* _Exercise_
Return exactly the span that opens with the line containing "Researchers studied how" and closes with the final line of the records, both included.

* _Records for processing_

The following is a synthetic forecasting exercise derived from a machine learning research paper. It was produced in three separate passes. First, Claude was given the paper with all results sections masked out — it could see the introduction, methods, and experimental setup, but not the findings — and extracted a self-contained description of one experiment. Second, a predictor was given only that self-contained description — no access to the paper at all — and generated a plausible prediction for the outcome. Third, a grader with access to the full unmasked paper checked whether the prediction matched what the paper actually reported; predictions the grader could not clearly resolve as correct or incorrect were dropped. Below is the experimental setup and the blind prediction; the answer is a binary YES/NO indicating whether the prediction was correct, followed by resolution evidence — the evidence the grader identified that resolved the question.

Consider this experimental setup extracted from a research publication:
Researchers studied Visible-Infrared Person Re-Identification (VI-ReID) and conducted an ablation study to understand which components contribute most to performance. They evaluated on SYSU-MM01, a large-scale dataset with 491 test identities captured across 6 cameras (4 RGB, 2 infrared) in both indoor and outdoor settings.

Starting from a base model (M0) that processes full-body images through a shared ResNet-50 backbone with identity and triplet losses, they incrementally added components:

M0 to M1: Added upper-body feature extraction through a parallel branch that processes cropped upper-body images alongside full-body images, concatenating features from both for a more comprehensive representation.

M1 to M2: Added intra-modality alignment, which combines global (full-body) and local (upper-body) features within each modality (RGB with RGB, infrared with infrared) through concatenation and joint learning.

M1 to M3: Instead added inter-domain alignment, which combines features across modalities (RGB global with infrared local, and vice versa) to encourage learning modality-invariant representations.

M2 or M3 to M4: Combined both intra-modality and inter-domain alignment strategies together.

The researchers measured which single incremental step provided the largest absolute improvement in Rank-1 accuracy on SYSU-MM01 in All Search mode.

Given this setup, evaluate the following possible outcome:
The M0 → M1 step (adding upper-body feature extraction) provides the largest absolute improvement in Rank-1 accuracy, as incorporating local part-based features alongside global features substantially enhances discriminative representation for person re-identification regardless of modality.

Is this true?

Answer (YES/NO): YES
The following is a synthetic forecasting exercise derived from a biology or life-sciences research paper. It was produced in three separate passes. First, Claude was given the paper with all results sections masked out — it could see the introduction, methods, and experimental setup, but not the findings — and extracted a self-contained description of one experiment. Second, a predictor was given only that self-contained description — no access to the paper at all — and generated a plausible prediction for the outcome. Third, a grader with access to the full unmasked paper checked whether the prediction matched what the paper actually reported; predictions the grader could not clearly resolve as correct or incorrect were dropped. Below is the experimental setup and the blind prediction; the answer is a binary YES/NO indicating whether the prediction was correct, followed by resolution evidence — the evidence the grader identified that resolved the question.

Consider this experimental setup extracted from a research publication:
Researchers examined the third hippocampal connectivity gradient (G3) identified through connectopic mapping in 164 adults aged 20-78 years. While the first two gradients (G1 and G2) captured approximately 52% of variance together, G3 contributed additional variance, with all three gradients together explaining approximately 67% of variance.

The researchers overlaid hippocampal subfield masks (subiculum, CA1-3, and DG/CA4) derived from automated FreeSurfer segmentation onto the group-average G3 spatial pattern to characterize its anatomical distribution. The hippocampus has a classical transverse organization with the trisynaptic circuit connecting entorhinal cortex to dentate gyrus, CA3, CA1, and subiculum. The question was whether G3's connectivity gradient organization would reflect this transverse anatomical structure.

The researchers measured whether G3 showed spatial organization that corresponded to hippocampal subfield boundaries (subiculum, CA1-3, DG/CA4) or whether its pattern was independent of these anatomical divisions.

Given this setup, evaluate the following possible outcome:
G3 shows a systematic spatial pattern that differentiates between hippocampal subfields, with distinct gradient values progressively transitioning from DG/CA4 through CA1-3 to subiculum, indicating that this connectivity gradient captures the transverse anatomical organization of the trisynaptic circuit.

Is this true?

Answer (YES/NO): NO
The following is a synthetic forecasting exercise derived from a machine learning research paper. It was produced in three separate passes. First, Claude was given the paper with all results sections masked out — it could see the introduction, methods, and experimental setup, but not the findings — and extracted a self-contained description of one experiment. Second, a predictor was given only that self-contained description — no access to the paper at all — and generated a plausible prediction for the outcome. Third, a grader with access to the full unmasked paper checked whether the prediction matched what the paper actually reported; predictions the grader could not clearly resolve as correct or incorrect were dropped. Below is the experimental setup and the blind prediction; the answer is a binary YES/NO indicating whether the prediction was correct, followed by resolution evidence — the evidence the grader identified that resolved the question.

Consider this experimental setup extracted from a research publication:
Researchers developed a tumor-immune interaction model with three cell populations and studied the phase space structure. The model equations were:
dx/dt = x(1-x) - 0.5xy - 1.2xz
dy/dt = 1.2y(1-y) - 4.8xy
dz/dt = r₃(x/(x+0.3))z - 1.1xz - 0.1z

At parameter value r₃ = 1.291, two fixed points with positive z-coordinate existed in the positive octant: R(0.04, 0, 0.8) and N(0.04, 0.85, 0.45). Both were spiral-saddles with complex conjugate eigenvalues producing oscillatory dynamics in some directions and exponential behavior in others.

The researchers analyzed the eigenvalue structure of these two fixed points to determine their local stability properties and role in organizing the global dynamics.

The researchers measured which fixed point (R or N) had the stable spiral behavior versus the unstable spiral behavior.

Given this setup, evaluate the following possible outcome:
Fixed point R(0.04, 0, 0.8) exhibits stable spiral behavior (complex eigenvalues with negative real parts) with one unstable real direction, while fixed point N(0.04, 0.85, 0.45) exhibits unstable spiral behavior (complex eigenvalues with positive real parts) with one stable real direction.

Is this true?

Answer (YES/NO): YES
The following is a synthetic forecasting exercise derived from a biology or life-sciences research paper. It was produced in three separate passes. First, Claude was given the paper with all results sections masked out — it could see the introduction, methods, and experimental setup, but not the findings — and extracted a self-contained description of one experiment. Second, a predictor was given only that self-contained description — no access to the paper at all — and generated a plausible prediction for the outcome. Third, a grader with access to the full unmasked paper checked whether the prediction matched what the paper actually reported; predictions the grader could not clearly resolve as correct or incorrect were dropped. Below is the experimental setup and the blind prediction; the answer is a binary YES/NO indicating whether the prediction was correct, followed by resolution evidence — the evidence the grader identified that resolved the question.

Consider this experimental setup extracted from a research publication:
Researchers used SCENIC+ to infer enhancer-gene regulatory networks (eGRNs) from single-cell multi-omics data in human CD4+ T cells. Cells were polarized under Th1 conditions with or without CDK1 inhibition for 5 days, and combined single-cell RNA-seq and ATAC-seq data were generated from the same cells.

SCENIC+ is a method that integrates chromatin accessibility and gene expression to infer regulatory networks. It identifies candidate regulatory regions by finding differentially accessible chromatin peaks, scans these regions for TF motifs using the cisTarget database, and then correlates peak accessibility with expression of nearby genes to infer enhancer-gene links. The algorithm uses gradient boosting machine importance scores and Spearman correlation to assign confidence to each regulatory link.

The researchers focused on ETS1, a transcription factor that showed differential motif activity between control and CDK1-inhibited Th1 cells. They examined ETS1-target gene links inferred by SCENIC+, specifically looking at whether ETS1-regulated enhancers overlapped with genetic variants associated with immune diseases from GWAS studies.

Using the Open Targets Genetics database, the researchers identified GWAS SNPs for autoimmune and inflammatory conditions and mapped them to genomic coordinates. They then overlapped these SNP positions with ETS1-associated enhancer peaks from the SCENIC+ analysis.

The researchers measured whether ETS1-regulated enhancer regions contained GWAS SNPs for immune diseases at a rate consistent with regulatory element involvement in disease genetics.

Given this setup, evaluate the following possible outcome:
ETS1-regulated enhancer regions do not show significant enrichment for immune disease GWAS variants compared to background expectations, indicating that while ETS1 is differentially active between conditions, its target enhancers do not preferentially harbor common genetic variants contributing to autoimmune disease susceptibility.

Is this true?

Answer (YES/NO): NO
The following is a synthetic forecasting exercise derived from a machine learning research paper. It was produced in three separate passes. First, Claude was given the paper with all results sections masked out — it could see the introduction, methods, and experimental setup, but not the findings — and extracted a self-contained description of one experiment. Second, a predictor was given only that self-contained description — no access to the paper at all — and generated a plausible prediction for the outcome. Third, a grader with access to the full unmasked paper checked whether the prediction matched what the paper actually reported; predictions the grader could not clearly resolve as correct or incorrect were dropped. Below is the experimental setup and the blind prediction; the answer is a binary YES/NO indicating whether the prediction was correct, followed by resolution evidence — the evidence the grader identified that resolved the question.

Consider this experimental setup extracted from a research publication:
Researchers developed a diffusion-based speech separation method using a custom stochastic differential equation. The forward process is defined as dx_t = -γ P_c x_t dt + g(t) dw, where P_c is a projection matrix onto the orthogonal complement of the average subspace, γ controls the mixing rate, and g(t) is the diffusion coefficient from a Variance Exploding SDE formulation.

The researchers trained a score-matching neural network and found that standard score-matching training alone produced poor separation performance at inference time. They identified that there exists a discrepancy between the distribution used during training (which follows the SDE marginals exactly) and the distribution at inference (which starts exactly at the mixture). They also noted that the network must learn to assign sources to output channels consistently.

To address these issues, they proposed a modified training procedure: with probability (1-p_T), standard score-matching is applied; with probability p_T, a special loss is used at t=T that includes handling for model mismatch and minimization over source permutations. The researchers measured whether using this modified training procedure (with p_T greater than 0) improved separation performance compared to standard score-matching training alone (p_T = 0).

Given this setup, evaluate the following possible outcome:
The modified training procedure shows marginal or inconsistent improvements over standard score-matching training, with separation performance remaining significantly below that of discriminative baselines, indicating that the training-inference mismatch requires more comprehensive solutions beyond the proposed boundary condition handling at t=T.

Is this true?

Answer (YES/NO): NO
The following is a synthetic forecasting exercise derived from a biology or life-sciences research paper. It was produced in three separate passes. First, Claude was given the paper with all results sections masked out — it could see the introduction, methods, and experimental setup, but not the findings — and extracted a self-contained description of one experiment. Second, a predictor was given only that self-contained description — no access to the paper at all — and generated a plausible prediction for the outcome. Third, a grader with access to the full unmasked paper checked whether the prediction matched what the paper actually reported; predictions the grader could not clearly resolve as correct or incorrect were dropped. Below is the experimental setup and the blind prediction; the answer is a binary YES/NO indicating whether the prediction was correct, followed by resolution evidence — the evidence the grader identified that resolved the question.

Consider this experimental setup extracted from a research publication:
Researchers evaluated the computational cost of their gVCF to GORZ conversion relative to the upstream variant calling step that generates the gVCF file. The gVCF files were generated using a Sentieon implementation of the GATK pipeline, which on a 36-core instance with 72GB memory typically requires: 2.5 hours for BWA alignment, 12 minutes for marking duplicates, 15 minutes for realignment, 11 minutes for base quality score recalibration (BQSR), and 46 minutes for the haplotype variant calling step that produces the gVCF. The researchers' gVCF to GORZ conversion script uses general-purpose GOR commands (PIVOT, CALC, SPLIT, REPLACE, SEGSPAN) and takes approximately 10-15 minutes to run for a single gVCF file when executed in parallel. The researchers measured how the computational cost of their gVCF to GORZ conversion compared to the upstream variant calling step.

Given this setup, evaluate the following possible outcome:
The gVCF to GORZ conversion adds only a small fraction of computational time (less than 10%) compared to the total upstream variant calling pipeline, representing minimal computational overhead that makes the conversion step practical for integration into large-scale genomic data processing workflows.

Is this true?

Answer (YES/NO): YES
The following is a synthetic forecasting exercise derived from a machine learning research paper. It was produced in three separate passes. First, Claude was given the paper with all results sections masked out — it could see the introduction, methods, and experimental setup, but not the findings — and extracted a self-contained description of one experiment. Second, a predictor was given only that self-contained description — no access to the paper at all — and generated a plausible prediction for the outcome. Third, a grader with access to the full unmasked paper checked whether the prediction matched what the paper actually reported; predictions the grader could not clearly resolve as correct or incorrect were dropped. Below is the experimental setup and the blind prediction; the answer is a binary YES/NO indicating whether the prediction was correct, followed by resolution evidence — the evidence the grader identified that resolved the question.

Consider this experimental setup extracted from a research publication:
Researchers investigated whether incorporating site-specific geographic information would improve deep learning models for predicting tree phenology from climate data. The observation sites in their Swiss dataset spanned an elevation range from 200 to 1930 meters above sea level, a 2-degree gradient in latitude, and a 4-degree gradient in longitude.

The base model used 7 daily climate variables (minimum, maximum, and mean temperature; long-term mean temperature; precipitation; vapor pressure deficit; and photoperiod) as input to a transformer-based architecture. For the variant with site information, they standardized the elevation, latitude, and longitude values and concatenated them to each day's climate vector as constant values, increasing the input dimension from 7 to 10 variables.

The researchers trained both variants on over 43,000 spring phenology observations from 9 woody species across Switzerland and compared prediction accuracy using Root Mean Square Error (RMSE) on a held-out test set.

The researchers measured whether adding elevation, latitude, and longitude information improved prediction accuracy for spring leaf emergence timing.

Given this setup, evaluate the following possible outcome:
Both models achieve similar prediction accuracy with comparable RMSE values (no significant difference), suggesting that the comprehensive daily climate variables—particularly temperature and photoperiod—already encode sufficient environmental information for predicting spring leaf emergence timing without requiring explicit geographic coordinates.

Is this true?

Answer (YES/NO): NO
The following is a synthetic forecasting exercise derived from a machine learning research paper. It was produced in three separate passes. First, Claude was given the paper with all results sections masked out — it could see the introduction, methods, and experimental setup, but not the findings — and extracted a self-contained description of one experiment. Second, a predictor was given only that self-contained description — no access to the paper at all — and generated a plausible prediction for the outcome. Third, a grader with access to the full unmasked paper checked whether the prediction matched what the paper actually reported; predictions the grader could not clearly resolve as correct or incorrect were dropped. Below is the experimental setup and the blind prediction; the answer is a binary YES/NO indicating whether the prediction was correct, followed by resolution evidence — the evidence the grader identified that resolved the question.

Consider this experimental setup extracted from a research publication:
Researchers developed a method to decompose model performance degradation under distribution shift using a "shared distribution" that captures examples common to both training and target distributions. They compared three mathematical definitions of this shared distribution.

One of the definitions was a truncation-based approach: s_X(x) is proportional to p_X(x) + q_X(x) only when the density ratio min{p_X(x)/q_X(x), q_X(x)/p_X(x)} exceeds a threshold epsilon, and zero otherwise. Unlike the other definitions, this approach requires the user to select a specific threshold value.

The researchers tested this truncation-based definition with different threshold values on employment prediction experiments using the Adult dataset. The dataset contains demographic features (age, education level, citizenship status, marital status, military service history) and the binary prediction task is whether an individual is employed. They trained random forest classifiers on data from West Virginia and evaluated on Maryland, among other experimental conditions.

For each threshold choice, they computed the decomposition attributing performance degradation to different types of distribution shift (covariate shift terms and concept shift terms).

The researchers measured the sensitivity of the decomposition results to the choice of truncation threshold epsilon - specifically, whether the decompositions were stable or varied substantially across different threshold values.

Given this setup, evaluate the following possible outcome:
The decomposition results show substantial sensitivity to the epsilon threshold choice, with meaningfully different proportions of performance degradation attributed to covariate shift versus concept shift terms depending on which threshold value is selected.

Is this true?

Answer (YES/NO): YES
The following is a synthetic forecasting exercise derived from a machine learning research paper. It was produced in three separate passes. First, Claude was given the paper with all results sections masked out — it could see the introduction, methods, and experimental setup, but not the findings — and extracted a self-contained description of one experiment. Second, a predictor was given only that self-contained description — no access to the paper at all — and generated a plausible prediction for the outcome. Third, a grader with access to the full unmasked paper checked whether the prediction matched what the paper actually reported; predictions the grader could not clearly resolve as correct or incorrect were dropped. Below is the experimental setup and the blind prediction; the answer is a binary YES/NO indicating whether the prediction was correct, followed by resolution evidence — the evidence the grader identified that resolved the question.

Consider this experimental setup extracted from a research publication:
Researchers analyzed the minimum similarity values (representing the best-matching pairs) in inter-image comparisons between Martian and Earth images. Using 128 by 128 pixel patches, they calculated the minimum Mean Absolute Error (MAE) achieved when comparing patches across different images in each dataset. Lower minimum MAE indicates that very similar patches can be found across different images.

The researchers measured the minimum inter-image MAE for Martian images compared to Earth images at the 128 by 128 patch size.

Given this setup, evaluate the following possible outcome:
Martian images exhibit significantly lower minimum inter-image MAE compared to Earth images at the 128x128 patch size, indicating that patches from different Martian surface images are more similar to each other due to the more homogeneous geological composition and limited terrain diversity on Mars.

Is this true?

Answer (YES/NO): YES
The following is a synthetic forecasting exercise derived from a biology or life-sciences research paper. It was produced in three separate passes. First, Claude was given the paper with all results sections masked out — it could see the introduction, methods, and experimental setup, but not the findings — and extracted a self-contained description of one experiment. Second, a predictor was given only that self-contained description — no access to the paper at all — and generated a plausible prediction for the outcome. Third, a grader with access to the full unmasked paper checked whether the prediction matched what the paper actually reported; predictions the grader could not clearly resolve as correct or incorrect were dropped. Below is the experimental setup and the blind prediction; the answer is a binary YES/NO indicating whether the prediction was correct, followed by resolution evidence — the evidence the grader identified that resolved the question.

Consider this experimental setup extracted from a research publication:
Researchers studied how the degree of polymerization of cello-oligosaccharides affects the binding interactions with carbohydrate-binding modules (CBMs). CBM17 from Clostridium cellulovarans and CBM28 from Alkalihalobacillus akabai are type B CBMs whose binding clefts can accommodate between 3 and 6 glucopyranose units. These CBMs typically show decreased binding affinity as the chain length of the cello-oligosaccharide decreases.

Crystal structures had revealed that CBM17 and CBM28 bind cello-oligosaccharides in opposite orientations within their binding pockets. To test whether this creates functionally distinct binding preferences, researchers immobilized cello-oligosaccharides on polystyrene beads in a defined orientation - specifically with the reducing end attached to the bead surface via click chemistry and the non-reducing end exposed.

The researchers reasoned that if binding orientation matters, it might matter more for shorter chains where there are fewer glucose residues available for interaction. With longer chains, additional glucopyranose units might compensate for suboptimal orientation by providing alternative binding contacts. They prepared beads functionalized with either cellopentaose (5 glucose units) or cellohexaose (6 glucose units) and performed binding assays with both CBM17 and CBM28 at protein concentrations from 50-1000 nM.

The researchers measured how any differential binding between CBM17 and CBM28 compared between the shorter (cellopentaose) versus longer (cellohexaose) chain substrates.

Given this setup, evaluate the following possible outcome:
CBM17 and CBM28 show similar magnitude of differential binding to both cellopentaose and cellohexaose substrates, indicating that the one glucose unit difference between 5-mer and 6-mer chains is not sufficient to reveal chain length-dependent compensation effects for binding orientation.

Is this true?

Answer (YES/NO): NO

* _Solution for this task_
Researchers studied how the degree of polymerization of cello-oligosaccharides affects the binding interactions with carbohydrate-binding modules (CBMs). CBM17 from Clostridium cellulovarans and CBM28 from Alkalihalobacillus akabai are type B CBMs whose binding clefts can accommodate between 3 and 6 glucopyranose units. These CBMs typically show decreased binding affinity as the chain length of the cello-oligosaccharide decreases.

Crystal structures had revealed that CBM17 and CBM28 bind cello-oligosaccharides in opposite orientations within their binding pockets. To test whether this creates functionally distinct binding preferences, researchers immobilized cello-oligosaccharides on polystyrene beads in a defined orientation - specifically with the reducing end attached to the bead surface via click chemistry and the non-reducing end exposed.

The researchers reasoned that if binding orientation matters, it might matter more for shorter chains where there are fewer glucose residues available for interaction. With longer chains, additional glucopyranose units might compensate for suboptimal orientation by providing alternative binding contacts. They prepared beads functionalized with either cellopentaose (5 glucose units) or cellohexaose (6 glucose units) and performed binding assays with both CBM17 and CBM28 at protein concentrations from 50-1000 nM.

The researchers measured how any differential binding between CBM17 and CBM28 compared between the shorter (cellopentaose) versus longer (cellohexaose) chain substrates.

Given this setup, evaluate the following possible outcome:
CBM17 and CBM28 show similar magnitude of differential binding to both cellopentaose and cellohexaose substrates, indicating that the one glucose unit difference between 5-mer and 6-mer chains is not sufficient to reveal chain length-dependent compensation effects for binding orientation.

Is this true?

Answer (YES/NO): NO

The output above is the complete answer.